Some liver shunts can be surgically corrected. Many years ago I had a puppy with a liver shunt. Unfortunately at that time, hers was not one that could be corrected. I planned on just keeping her for as long as she had but her values stabilized and then along came a very special home. It was love at first sight for all concerned  They had her for 6 years before it just got to be too much for her liver.

Will the breeder give you a refund to help with the costs of treating this? It is not something she would have known about or could have prevented, but sometimes a breeder will help out.

Some interesting articles here:

https://www.google.com/search?q=liv...-US&ie=UTF-8&oe=UTF-8&startIndex=&startPage=1

Fingers crossed for you and your girl.


----------



## KeaColorado (Jan 2, 2013)

I'm so sorry about poor Summer. Are they going to recheck her liver values and reassess? Perhaps you could ask for a referral to a specialist if you have a veterinary teaching hospital nearby. One of our forum members (Jennifer1) had a liver value scare with her Kenzie. Maybe she will see this thread and chime in. I think Kenzie had been sick with some sort of GI bug and that caused the liver values to spike. After a week, they were back to normal.


----------



## ktkins7 (Jul 20, 2013)

Sorry to hear about the problems with Summer. Did the vet say what options there are for treatment? And like KeaColorado mentioned, is there some sort of specialist that you can take her to for treatment.

I hope your little girl feels better quickly and this is something that can be successfully treated.


----------



## Kylie's Mom (Jun 23, 2013)

So sorry for the liver problems you are having with your puppy, Summer. I offer my hope and prayers that you will have a good outcome with your puppy. Please keep us informed of Summer's next step.


----------



## Heartsdesire (Nov 11, 2013)

The vet did not mention options. She just said we'll check her levels again later. I didn't know what questions to ask, as this was quite a surprise. My guess is she would do an ultrasound if they're high again. I have since learned that IF she will need, (and can have) the surgery for a liver shunt, it will cost $3-5,000. 

The breeder just wants to give me another puppy. I don't want another puppy from her. I want this one to be Ok.


----------



## ArchersMom (May 22, 2013)

I'm so sorry to hear that  I've done and seen liver shunt ultrasounds on people. Have they done a liver ultrasound to verify that it's a shunt? Can they in dogs?


----------



## Heartsdesire (Nov 11, 2013)

ArchersMom- Yes, they can do a $300.00 ultrasound. I just called them and asked. I'm going to try the change in diet, and supplements first. Then we will do blood work again, and go from there.


----------



## GoldensGirl (Aug 2, 2010)

My heart aches for you and little Summer.

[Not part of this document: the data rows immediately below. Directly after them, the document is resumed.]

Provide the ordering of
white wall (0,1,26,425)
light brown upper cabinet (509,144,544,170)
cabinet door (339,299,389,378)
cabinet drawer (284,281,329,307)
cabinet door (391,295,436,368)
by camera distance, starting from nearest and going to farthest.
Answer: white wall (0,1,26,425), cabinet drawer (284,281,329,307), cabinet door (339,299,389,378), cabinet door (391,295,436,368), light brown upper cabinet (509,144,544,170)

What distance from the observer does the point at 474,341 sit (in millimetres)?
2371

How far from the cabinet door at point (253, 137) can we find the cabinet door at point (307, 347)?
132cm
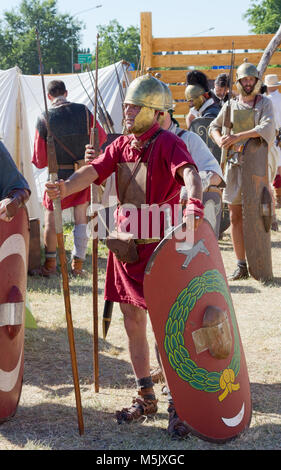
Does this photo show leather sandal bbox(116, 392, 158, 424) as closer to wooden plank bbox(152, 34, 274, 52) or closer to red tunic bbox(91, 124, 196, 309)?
red tunic bbox(91, 124, 196, 309)

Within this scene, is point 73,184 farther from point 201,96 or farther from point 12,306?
point 201,96

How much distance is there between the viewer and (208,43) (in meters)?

Here's a pointer to a thread from 2 years ago that's about a puppy with a liver shunt: http://www.goldenretrieverforum.com...breed-standard/107196-my-very-sick-puppy.html. The GRF search function will take you to others if you want to read about the experiences of others who have faced this situation. 

Holding you and Summers in my thoughts and prayers,
Lucy


----------



## Kmullen (Feb 17, 2010)

Has she gained any weight since you have had her? Have you talked to the breeder about this? Liver shunt? 

Does your vet have an ultrasound?


----------



## Kmullen (Feb 17, 2010)

Okay, sorry I just read that it was in fact the liver. Do you know if it was ALT, ALKP, or both? 

Has a Bile Acid test been done to test the function of the liver? 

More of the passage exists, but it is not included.